CONSIGNE 1:
Pouvez-vous recopier le passage de la sélection qui commence par les mots contenant « Photo : Les » et se termine par « comprendre, d’analyser ? » ?

SÉLECTION:
▽
Photo : Les finalistes de l'édition 2024 du concours Ma thèse en 180s @ Gautier Dufau
Les finalistes de l'édition 2024 du concours Ma thèse en 180s @ Gautier Dufau

Comment faire en sorte que l’université ne soit pas un lieu clos de recherche et d’apprentissage des savoirs, ne s’adressant qu’à celles et ceux qui y étudient et enseignent ? Comment permettre à un public aussi large que possible d’accéder à une partie de ces savoirs, en vulgarisant ces derniers sans les simplifier à outrance ? Comment prendre, en somme, sa place dans la cité à une époque où la masse d’informations qui circule n’a jamais été aussi importante, rendant d’autant plus essentielle la faculté d’exercer un esprit critique, de comprendre, d’analyser ?

Ces questions, aujourd'hui entre les mains d'une équipe dédiée en charge du label « Science avec et pour la société » (SAPS, voir encadré), la communauté universitaire s’en est emparée dès sa création en 2014.
△
CONSIGNE 2:
Pouvez-vous présenter sous forme de tableau Markdown, avec les colonnes « N° » et « Ligne », la partie des enregistrements qui s'ouvre sur la ligne contenant « What is the distance from » et va jusqu'à la fin des enregistrements, sans les lignes vides ?

(Données spatiales avec images)
▽
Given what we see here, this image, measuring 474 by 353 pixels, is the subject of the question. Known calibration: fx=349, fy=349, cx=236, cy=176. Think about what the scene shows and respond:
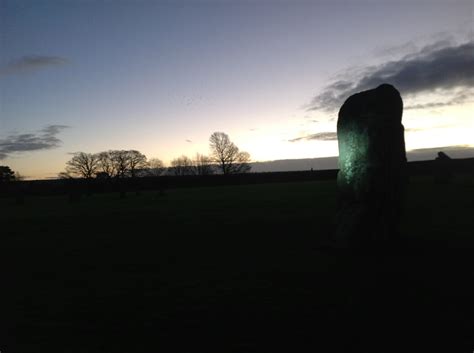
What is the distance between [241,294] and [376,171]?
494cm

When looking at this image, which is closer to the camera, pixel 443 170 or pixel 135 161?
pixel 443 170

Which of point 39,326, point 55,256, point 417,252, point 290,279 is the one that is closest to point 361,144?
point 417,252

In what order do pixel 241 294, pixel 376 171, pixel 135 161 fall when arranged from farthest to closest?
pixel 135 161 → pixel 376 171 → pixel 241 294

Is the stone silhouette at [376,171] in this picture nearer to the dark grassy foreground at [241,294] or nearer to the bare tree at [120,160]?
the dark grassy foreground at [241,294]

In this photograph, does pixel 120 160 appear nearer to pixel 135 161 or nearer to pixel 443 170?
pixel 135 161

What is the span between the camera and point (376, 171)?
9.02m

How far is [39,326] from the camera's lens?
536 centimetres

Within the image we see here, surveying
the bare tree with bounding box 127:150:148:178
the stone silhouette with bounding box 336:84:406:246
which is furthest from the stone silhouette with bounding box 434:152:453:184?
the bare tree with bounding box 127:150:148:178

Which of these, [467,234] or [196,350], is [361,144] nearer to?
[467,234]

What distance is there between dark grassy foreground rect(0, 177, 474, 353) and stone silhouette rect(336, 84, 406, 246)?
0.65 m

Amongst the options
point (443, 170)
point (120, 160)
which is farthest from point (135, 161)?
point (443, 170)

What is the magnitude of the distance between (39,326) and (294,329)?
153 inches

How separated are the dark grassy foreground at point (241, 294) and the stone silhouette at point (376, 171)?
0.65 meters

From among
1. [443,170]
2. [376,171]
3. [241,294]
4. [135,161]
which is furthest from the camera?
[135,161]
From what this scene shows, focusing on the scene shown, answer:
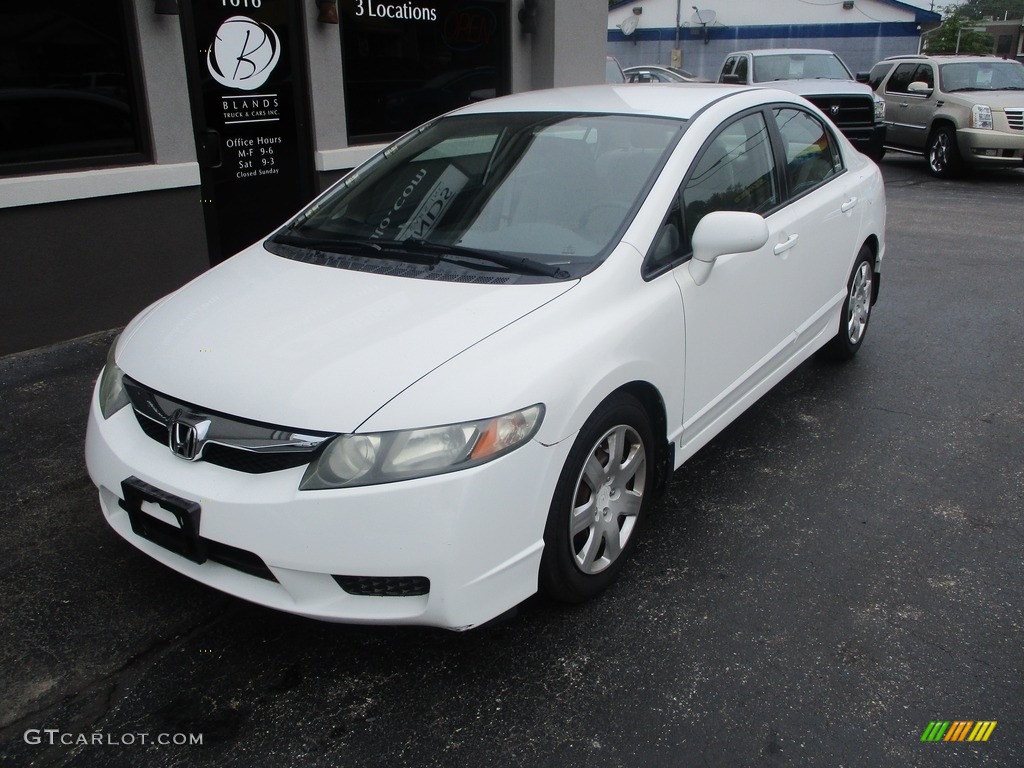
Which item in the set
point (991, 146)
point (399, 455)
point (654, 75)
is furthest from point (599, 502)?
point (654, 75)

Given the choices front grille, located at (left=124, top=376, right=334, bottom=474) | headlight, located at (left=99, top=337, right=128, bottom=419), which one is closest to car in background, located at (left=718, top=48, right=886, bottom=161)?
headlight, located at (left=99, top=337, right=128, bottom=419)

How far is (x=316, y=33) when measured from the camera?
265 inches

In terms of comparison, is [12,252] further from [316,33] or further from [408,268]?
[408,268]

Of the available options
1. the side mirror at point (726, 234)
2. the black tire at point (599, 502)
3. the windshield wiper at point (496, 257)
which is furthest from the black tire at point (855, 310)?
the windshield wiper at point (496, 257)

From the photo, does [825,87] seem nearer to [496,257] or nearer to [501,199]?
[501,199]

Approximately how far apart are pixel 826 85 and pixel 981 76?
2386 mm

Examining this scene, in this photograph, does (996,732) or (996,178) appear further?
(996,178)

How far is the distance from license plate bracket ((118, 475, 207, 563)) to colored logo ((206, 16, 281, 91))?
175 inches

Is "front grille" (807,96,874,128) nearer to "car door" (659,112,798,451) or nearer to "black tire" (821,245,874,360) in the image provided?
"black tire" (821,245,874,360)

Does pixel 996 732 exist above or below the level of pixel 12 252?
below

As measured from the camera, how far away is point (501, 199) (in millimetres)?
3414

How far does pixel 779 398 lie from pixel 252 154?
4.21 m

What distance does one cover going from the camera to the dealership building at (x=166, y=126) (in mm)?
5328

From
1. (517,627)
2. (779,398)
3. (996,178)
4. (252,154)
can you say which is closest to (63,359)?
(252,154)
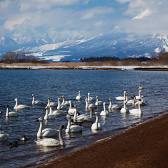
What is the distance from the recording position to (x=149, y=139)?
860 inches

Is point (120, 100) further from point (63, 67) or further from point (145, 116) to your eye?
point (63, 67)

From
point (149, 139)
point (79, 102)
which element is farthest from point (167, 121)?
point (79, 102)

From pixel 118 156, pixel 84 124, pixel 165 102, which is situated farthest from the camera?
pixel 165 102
△
SOLUTION RÉDIGÉE 1:
Photo : Les finalistes de l'édition 2024 du concours Ma thèse en 180s @ Gautier Dufau
Les finalistes de l'édition 2024 du concours Ma thèse en 180s @ Gautier Dufau

Comment faire en sorte que l’université ne soit pas un lieu clos de recherche et d’apprentissage des savoirs, ne s’adressant qu’à celles et ceux qui y étudient et enseignent ? Comment permettre à un public aussi large que possible d’accéder à une partie de ces savoirs, en vulgarisant ces derniers sans les simplifier à outrance ? Comment prendre, en somme, sa place dans la cité à une époque où la masse d’informations qui circule n’a jamais été aussi importante, rendant d’autant plus essentielle la faculté d’exercer un esprit critique, de comprendre, d’analyser ?

SOLUTION RÉDIGÉE 2:
| N° | Ligne |
|---|---|
| 1 | What is the distance from the recording position to (x=149, y=139)? |
| 2 | 860 inches |
| 3 | Is point (120, 100) further from point (63, 67) or further from point (145, 116) to your eye? |
| 4 | point (63, 67) |
| 5 | From |
| 6 | point (149, 139) |
| 7 | point (79, 102) |
| 8 | which element is farthest from point (167, 121)? |
| 9 | point (79, 102) |
| 10 | From pixel 118 156, pixel 84 124, pixel 165 102, which is situated farthest from the camera? |
| 11 | pixel 165 102 |